_Provided text_.

*****

Information about solutions

Solutions for these exercises are available immediately below each question.
We would like to emphasise that much evidence suggests that testing enhances learning, and we strongly encourage you to make a concerted attempt at answering each question before looking at the solutions. Immediately looking at the solutions and then copying the code into your work will lead to poorer learning.
We would also like to note that there are always many different ways to achieve the same thing in R, and the solutions provided are simply one approach.

LEARNING OBJECTIVES

  1. Review the main concepts from introductory statistics.
  2. Understand the concept of a function.
  3. Be able to discuss what a statistical model is.
  4. Understand the link between models and functions.

Refresher of basic terminology

Question 1

Provide a short definition for each of these terms:

  • (Observational) unit
  • Variable
  • Categorical variable
  • Numeric variable
  • Response/dependent variable
  • Explanatory/independent variable
  • Observational study
  • Experiment

Solution

Functions and mathematical models

Question 2

Consider the function \(y = 2 + 5 \ x\).

  • Identify the independent variable
  • Identify the dependent variable
  • Describe in words what the function does, and compute the output for the following input: \[ x = \begin{bmatrix} 2 \\ 6 \end{bmatrix} \]

Solution

Question 3

Write down in words and in symbols the function summarising the relationship between the side of a square and its perimeter.

Hint: We are interested in how the perimeter varies as a function of its side. Hence, the perimeter is the dependent variable, and the side is the independent variable.

Solution

In today’s lab you will compute the output of functions and plot them. To do so, you will need functionality from the tidyverse package such as tibble(), mutate(), and ggplot(). If you don’t have the package installed, go to the RStudio menu, select Tools, click Install Packages, type tidyverse and click install.

Question 4

Load the tidyverse package.

Create a data set called squares containing the perimeter of squares having sides of length \(0, 2, 5, 9\) metres.

Hint: Remember that to combine multiple numbers together we use the function c().

Solution

Question 5

Plot the squares data as points.

Solution

Now, instead of just 4 points, we will obtain many more, one hundred, and use them to visualise the relationship between side and perimeter of squares.

*****

_Records provided_.
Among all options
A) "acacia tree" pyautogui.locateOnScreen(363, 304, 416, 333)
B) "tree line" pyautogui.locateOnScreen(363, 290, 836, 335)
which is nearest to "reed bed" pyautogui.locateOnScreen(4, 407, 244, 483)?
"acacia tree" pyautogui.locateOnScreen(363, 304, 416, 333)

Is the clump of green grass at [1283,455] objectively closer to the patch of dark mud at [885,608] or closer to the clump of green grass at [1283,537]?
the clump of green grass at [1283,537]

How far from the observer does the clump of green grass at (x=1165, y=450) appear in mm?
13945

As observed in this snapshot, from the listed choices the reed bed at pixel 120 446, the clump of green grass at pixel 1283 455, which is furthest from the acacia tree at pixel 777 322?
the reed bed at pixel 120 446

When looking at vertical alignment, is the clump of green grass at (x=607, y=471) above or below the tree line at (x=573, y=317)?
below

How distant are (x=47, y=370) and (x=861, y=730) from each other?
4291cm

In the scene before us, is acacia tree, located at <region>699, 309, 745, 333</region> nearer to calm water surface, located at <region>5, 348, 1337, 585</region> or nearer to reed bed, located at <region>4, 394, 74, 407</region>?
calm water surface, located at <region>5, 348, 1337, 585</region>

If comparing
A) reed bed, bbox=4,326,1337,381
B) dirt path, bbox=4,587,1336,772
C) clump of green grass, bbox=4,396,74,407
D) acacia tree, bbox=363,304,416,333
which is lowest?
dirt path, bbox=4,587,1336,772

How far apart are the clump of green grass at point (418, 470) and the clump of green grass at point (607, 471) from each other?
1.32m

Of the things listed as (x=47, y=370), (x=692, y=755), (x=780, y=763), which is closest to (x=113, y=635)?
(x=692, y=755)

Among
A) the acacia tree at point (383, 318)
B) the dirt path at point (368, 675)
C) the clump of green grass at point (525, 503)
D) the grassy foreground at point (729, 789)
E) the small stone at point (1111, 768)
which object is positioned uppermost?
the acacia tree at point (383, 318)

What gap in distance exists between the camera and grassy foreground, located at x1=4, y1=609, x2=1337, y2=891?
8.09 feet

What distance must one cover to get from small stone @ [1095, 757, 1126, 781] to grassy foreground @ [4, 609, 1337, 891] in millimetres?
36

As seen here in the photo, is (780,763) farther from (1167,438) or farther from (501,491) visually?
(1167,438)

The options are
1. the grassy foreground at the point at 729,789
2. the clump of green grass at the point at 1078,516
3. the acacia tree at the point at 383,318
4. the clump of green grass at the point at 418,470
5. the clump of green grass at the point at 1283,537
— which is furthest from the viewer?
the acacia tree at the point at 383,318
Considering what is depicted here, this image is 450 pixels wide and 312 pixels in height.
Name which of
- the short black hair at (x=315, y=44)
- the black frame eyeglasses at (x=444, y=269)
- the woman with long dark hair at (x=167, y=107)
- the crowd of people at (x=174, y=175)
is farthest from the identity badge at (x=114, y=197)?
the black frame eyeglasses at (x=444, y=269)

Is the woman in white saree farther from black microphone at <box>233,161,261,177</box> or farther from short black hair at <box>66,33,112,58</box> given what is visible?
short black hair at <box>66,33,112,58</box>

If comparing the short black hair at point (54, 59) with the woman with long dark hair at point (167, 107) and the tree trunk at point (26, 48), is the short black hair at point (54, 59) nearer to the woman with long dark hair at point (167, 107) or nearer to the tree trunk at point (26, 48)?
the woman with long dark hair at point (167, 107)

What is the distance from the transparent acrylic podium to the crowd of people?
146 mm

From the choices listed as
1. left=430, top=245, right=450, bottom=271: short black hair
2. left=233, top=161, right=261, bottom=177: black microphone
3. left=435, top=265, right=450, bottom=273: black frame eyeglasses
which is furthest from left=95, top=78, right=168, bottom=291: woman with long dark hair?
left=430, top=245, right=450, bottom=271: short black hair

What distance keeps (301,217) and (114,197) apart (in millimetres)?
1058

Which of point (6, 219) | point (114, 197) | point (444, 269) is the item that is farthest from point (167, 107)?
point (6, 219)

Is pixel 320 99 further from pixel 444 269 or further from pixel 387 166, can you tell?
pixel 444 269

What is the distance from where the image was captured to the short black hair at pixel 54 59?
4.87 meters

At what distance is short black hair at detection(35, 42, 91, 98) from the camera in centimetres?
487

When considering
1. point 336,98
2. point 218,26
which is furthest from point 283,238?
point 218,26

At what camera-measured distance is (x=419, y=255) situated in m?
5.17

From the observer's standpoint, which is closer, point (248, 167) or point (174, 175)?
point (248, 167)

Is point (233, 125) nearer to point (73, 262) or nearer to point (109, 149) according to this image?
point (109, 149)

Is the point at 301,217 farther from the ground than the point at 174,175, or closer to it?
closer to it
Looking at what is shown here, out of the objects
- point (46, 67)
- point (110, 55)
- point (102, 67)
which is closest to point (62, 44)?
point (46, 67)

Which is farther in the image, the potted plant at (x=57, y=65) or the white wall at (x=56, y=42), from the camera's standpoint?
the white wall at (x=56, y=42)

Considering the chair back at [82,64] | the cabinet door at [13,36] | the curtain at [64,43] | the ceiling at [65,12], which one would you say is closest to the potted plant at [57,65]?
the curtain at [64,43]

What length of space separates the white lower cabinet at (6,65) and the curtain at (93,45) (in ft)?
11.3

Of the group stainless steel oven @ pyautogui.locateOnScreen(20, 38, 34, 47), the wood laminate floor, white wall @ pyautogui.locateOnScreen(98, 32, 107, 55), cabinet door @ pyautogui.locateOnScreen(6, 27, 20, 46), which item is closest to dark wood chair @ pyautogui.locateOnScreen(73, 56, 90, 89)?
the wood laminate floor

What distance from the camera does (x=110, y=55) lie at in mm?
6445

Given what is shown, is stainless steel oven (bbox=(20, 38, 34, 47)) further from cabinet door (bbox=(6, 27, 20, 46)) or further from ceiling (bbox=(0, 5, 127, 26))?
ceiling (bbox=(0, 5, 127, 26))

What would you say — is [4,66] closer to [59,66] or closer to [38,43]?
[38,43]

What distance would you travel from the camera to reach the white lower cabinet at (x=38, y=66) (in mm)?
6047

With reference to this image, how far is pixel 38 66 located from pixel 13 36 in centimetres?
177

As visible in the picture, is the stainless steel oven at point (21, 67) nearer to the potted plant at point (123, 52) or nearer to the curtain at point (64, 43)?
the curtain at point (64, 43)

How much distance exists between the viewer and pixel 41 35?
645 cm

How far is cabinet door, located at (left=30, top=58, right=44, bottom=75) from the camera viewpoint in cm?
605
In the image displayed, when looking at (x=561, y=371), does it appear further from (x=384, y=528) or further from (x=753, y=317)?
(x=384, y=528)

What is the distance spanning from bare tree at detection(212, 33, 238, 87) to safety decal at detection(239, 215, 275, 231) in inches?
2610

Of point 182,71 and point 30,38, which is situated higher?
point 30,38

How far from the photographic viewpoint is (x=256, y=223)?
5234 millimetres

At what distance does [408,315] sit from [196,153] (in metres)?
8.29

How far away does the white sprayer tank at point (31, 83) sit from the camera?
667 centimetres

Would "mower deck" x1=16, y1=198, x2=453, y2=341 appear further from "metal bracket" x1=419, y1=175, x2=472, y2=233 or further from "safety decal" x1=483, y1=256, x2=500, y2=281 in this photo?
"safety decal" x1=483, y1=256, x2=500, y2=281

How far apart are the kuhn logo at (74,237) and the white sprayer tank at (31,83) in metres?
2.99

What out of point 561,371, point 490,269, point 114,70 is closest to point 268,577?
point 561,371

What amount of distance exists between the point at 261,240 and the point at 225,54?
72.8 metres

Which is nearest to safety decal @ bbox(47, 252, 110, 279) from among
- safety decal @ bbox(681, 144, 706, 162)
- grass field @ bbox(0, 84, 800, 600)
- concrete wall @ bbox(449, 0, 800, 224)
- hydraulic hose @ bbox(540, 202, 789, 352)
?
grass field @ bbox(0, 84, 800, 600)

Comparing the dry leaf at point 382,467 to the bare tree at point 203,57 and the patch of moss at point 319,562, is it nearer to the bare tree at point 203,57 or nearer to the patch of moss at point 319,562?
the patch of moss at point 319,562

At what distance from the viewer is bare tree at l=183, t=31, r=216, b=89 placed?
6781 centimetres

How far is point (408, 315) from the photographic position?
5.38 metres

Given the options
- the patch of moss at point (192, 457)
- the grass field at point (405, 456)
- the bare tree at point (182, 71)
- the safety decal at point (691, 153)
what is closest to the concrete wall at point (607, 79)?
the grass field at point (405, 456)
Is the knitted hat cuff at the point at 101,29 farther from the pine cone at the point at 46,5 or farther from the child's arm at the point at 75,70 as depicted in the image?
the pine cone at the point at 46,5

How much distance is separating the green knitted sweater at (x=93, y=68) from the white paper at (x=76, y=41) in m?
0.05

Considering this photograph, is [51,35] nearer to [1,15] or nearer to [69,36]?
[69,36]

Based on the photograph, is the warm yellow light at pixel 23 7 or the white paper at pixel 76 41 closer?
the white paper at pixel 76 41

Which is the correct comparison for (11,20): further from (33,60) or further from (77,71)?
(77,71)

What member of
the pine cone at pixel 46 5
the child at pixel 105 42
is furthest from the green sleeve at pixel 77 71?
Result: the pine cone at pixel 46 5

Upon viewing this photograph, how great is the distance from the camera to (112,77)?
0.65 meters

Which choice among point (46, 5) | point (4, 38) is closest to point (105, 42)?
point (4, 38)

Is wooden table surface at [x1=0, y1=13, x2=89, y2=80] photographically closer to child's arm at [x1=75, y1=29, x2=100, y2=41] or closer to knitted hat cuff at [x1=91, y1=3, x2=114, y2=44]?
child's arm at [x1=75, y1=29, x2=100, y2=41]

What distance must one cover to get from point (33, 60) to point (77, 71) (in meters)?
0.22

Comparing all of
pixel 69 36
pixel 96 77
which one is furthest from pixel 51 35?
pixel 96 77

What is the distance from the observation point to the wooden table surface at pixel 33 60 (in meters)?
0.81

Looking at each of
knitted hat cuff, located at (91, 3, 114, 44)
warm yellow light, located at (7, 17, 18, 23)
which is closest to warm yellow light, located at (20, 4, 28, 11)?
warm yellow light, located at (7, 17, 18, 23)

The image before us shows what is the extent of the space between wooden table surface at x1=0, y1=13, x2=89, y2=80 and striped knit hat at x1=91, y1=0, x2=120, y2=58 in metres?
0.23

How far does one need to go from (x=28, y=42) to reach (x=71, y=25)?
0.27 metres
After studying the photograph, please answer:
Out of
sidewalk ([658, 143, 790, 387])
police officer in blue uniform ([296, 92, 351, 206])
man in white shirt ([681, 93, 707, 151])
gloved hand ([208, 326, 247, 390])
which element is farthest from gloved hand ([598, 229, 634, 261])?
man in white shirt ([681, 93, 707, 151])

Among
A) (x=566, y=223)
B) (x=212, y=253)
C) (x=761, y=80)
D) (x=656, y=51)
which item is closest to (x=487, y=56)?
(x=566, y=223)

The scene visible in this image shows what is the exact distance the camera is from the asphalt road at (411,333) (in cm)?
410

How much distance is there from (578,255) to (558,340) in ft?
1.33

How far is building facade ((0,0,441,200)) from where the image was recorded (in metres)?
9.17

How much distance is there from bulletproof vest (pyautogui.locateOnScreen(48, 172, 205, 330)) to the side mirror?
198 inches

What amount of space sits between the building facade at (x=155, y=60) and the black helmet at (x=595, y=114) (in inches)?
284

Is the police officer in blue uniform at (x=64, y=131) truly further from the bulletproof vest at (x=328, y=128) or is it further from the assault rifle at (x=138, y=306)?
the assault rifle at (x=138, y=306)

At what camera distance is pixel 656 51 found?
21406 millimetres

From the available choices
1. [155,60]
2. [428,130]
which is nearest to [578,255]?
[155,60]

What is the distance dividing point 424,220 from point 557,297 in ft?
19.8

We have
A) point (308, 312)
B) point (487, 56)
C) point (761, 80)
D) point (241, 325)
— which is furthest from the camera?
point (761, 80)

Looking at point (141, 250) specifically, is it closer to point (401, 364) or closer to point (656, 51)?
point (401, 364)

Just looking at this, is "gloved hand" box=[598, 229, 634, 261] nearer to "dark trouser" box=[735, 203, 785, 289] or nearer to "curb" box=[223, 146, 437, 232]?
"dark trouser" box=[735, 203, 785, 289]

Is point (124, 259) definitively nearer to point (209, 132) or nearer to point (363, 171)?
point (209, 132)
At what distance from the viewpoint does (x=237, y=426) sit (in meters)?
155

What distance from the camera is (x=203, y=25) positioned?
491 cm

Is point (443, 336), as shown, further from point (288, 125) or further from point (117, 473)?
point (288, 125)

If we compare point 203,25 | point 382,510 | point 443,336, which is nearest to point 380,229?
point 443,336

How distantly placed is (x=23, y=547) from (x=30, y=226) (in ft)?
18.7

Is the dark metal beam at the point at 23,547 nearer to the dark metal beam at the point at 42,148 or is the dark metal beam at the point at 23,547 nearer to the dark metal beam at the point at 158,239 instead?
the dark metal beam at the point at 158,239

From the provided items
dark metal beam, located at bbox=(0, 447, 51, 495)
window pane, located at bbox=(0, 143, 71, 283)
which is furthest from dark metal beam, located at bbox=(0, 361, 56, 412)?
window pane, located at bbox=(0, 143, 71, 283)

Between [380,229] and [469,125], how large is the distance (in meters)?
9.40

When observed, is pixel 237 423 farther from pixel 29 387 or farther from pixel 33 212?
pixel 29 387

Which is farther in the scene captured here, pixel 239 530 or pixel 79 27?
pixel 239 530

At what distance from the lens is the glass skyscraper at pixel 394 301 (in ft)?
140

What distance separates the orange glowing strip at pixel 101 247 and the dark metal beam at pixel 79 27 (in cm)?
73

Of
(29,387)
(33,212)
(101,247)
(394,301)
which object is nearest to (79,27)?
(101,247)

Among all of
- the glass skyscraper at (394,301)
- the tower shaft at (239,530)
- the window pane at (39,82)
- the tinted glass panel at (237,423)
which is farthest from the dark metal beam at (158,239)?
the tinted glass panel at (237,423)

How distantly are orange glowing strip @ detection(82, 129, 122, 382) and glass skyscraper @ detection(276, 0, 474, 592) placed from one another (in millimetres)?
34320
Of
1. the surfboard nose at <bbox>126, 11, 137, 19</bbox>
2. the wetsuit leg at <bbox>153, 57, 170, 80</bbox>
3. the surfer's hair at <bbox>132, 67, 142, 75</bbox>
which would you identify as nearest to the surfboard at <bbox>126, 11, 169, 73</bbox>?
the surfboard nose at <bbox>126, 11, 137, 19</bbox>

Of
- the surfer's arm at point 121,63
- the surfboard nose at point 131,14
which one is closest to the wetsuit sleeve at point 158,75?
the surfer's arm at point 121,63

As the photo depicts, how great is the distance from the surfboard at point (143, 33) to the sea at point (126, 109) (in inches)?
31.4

*****

_Set exercise_. Write what comes next in the R exercise sheet on functions and statistical models, beginning right after its final sentence about using one hundred points to show the relationship between the side and perimeter of squares. The material that comes after the exercise sheet stands apart from it.

_Exercise answer_.
Question 6

Create a sequence of one hundred side lengths (x) going from 0 to 3 metres.

Compute the corresponding perimeters (y).

Plot the side and perimeter data as points on a graph.

Visualise the functional relationship between side and perimeter of squares. To do so, use the function geom_line() to connect the computed points with lines.

Solution

The function \(y = 4 \ x\) that you plotted above is an example of a function representing a mathematical model.

We typically validate a model using experimental data. However, we all know how squares work and that two squares with the same side will have the same perimeter. Hence this is a deterministic model as it is a model of an exact relationship.

Question 7

The Scottish National Gallery kindly provided us with measurements of side and perimeter (in metres) for a sample of 10 square paintings.

The data are provided below:

sng <- tibble(
  side = c(1.3, 0.75, 2, 0.5, 0.3, 1.1, 2.3, 0.85, 1.1, 0.2),
  perimeter = c(5.2, 3.0, 8.0, 2.0, 1.2, 4.4, 9.2, 3.4, 4.4, 0.8)
)

Plot the mathematical model of the relationship between side and perimeter for squares, and superimpose on top the experimental data from the Scottish National Gallery.

Solution

Question 8

Use the mathematical model to predict the perimeter of a painting with a side of 1.5 metres.

Solution

Note!

In this labs workbook we often provide examples of write-ups or interpretations of results in boxes that look like the one below. Keep an eye on them as they will help you in reporting your results!

Example!

Statistical models

Consider now the relationship between height (in inches) and handspan (in cm). Utts and Heckard (2015) provides data for a sample of 167 students which reported their height and handspan as part of a class survey.

Data: handheight.csv.

Question 9

Read the handheight data into R and name the data set handheight.

Solution

Question 10

Investigate how handspan varies as a function of height for the students in the sample.

Do you notice any outliers or points that do not fit with the pattern in the rest of the data?

Comment on any main differences you notice with the relationship between side and perimeter of squares.

Hint: Use a scatterplot to visualise the relationship between two numeric variables.

Solution

Question 11

Using the following command, superimpose on top of the scatterplot a best-fit line describing how handspan varies as a function of height. For the moment, the argument se = FALSE tells R to not display uncertainty bands.

geom_smooth(method = lm, se = FALSE)

Comment on any differences you notice with the line summarising the linear relationship between side and perimeter.

Solution

The mathematical model \[ Perimeter = 4 * Side \] or, equivalently, \[ y = 4 * x \] represents the exact relationship between side and perimeter of squares.

Contrary to the relationship represented by the mathematical model above, the relationship between height and handspan shows deviations from the “average pattern.” Hence, we need to create a model that allows for deviations from the linear relationship. This is called a statistical model.

A statistical model includes both a deterministic function and a random error term: \[ Handspan = \beta_0 + \beta_1 * Height + \epsilon \] or, in short, \[ y = \underbrace{\beta_0 + \beta_1 * x}_{\text{function of }x} + \underbrace{\epsilon}_{\text{random error}} \]

The deterministic function need not be linear if the scatterplot displays signs of nonlinearity. In the equation above, the terms \(\beta_0\) and \(\beta_1\) are numbers specifying where the line going through the data meets the y-axis and its slope (rate of increase/decrease).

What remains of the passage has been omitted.